L’impérialisme ne pardonne pas : la stratégie des mineurs en Afrique
Il n’y a aucun doute sur le rôle de l’impérialisme dans cette phase de décomposition du capitalisme. Son contrôle politique, économique et militaire est gigantesque. Pour cette raison, nous ne pensons pas que l’on puisse faire une révolution par étapes. Ou, comme le disent les staliniens, les castristes et les chavistes, d’abord conquérir et consolider les droits démocratiques, puis passer aux questions économiques.
Cette politique étapiste, a conduit le stalinisme qui avait le contrôle du mouvement de masse, à travers l’ANC et la COSATU à accepter et à appliquer patiemment la politique de la Banque mondiale, appelée la Stratégie des mineurs en Afrique[7]. La stratégie des mineurs en Afrique, s’est attaquée à deux questions centrales : a) la souveraineté sur les ressources naturelles et b) la fin de l’exploitation de ces ressources par des entreprises publiques. Quiconque a l’occasion de lire le document de la Banque mondiale verra qu’il a été appliqué à la lettre pendant les vingt-sept années de gouvernement du parti communiste et de l’ANC. Le document a imposé : a) de poursuivre les programmes d’ajustement économique pour payer la dette ; b) que les gouvernements définissent clairement leurs stratégies de développement minier.

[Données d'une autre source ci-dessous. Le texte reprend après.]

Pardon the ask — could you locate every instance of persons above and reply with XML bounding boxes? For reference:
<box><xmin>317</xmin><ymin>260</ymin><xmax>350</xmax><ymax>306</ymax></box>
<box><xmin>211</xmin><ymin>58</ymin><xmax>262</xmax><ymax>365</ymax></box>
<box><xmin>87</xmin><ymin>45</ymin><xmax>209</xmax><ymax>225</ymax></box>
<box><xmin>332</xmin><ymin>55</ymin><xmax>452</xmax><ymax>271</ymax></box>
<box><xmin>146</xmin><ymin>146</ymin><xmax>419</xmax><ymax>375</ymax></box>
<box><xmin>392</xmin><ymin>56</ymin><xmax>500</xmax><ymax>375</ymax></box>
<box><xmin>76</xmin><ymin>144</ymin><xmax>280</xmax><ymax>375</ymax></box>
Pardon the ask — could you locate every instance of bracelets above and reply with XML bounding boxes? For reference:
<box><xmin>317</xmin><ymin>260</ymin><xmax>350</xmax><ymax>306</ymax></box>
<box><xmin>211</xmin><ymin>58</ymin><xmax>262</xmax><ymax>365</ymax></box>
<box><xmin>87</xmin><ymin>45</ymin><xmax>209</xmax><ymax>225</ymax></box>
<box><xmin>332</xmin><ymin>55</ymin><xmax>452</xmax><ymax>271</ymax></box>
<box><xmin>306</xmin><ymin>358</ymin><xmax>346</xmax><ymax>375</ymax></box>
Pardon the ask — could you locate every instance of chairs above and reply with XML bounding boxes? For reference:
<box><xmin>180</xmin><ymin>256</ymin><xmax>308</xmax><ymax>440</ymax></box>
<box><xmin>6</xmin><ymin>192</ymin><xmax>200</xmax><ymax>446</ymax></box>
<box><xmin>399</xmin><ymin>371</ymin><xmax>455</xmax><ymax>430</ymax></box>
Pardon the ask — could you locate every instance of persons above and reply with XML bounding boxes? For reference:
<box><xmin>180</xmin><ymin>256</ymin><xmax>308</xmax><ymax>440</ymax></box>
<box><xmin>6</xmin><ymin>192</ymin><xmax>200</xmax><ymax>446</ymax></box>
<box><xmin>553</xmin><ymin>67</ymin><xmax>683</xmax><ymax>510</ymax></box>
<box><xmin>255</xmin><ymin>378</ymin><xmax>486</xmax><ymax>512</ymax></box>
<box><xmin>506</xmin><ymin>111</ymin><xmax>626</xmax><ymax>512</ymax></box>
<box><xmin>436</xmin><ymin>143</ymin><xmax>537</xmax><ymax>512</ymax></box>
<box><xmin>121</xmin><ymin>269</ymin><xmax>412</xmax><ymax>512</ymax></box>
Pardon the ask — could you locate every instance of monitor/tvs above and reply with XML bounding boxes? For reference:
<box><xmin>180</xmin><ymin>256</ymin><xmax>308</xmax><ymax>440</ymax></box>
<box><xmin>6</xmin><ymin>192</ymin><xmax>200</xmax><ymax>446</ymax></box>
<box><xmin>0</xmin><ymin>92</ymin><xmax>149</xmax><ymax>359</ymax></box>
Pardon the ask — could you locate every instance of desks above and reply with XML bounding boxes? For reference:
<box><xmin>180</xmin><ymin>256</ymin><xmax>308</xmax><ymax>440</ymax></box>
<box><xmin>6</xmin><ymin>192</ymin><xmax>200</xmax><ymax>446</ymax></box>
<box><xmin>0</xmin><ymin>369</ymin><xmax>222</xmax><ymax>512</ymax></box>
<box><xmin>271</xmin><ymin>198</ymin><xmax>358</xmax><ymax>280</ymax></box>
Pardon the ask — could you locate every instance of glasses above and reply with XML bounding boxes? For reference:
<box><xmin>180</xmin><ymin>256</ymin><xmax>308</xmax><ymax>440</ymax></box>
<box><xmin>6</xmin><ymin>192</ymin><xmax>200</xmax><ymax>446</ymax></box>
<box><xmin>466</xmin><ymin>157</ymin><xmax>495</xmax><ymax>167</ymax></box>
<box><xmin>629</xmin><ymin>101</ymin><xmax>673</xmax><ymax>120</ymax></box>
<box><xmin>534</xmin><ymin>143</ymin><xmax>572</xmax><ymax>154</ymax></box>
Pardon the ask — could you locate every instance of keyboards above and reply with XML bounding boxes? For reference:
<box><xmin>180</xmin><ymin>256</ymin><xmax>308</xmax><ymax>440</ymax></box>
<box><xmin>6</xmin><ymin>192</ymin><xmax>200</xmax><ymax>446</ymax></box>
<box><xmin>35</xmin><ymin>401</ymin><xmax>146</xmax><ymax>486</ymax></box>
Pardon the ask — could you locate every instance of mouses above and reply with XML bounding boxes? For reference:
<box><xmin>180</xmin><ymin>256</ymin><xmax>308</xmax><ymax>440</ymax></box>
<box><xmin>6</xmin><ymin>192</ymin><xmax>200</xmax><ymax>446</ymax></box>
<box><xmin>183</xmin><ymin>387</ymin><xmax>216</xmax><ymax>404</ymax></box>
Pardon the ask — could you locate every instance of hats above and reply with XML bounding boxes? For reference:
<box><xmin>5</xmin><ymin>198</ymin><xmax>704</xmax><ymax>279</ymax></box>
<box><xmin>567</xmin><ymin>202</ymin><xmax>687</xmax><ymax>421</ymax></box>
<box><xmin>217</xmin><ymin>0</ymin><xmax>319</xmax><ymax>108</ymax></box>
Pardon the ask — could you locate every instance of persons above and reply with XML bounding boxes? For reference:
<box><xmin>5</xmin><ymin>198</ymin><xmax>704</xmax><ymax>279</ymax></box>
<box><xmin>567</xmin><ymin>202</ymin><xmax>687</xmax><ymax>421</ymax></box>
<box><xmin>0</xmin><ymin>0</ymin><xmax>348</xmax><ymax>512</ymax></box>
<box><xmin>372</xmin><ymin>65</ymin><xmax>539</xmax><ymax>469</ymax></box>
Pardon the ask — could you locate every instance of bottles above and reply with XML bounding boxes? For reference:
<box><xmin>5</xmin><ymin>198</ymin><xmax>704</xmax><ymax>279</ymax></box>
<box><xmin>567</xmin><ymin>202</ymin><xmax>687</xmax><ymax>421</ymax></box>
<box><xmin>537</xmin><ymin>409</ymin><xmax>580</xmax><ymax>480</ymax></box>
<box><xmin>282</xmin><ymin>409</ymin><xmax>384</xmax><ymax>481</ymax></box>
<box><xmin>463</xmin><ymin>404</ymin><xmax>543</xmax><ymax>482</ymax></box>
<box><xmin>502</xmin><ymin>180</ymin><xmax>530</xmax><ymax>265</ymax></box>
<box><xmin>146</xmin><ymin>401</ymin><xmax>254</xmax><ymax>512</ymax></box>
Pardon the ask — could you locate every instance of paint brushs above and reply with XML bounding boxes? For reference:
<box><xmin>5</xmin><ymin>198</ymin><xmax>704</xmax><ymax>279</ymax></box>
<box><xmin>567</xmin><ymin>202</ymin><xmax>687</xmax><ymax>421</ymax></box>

Le secteur privé doit prendre la tête du mouvement ; c) que les incitations pour les investisseurs du secteur minier soient clairement définies dans la législation sur les investissements ; d) que la fiscalité minière tienne compte des niveaux d’imposition en vigueur dans d’autres pays miniers afin de maintenir ou d’établir la compétitivité de l’industrie nationale ; e) que la législation minière réduise le risque et l’incertitude pour les investisseurs potentiels et garantisse un accès facile aux licences de prospection et aux concessions minières ; f) que les institutions gouvernementales abandonnent les fonctions opérationnelles et de marketing ; et g) qu’elles contrôlent l’exploitation minière artisanale.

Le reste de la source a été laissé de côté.